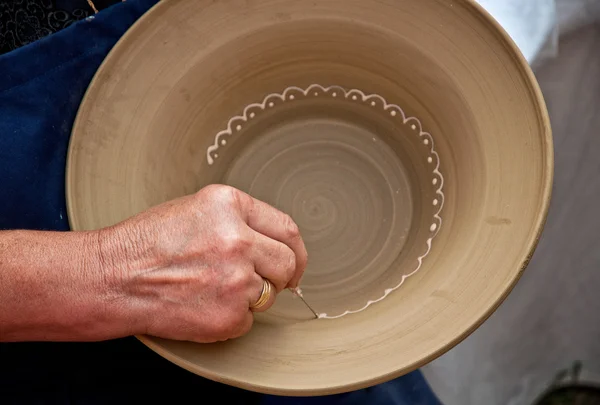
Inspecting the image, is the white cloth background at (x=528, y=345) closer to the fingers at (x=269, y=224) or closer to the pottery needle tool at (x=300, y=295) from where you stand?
the pottery needle tool at (x=300, y=295)

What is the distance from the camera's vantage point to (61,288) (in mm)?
608

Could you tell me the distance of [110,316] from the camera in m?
0.61

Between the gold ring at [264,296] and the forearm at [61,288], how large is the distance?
0.40 ft

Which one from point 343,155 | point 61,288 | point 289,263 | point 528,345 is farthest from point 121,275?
point 528,345

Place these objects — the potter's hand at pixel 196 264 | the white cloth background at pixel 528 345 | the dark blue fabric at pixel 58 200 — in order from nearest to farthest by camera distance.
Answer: the potter's hand at pixel 196 264
the dark blue fabric at pixel 58 200
the white cloth background at pixel 528 345

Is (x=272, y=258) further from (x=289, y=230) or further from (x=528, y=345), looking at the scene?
(x=528, y=345)

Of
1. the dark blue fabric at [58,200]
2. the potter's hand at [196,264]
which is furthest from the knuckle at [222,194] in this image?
the dark blue fabric at [58,200]

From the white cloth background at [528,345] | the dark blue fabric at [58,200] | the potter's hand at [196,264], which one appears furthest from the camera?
the white cloth background at [528,345]

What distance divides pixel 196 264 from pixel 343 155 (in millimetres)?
296

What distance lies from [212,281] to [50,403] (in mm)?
305

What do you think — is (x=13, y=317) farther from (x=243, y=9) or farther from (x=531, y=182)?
(x=531, y=182)

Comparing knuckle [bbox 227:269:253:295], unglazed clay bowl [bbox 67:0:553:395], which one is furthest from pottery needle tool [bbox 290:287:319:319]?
knuckle [bbox 227:269:253:295]

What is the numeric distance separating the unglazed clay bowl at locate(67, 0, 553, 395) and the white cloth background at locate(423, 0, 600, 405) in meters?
0.36

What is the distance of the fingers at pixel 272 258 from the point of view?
1.99 ft
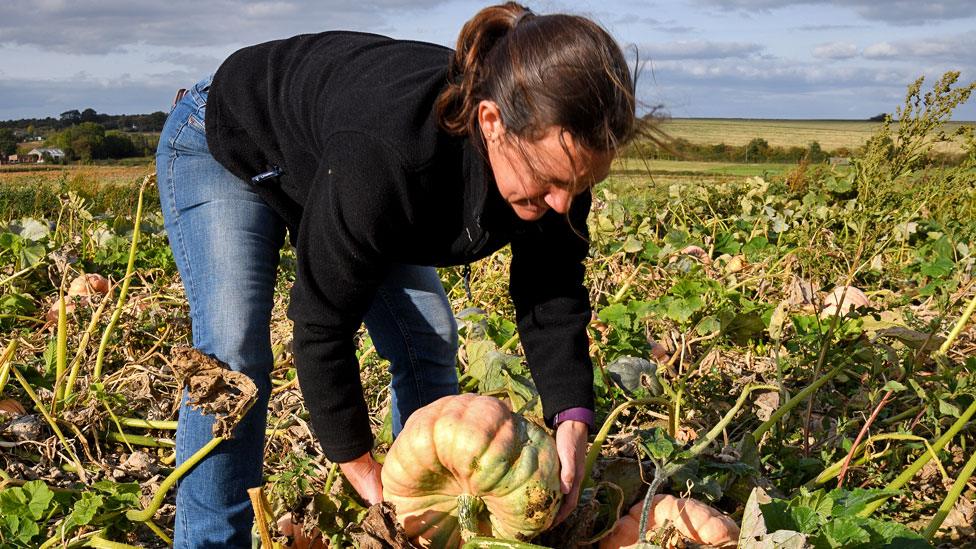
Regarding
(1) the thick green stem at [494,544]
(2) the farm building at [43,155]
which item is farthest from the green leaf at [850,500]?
(2) the farm building at [43,155]

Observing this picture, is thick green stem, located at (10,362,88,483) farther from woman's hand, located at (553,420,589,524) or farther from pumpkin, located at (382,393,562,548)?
woman's hand, located at (553,420,589,524)

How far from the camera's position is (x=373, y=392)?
3281mm

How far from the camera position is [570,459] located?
1.82 metres

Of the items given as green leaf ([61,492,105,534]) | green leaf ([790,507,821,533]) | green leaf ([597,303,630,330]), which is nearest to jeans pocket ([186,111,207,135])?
green leaf ([61,492,105,534])

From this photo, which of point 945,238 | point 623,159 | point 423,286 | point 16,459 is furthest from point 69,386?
point 945,238

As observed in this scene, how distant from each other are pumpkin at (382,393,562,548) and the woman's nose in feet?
1.40

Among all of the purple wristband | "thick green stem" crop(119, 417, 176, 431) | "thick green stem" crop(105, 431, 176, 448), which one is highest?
the purple wristband

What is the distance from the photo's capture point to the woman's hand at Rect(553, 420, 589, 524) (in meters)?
1.78

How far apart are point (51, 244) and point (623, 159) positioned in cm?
399

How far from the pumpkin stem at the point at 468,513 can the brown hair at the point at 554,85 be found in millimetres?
693

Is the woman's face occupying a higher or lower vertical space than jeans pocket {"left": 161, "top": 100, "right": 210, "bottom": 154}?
lower

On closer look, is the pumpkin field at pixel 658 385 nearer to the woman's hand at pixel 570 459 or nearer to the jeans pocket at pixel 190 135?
the woman's hand at pixel 570 459

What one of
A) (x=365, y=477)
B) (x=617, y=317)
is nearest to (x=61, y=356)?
(x=365, y=477)

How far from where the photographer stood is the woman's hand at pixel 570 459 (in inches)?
70.2
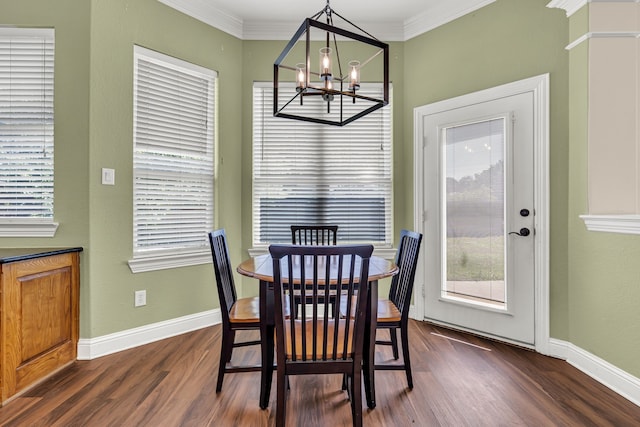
____
What to work on >>
Turn the lines from the one holding "What one of" through the end of the lines, both ends included, into a Markdown table with the columns Row and Line. Number each line in Row, and leave out blank lines and pictures.

Answer >>
| Row | Line |
|---|---|
| 1 | What one of |
| 2 | A) (x=365, y=477) |
| 3 | B) (x=617, y=317) |
| 4 | is nearest to (x=61, y=356)? |
| 5 | (x=365, y=477) |
| 6 | How far from where the photographer stood is the woman's hand at pixel 570 459 (in inches)? |
| 7 | 70.2 |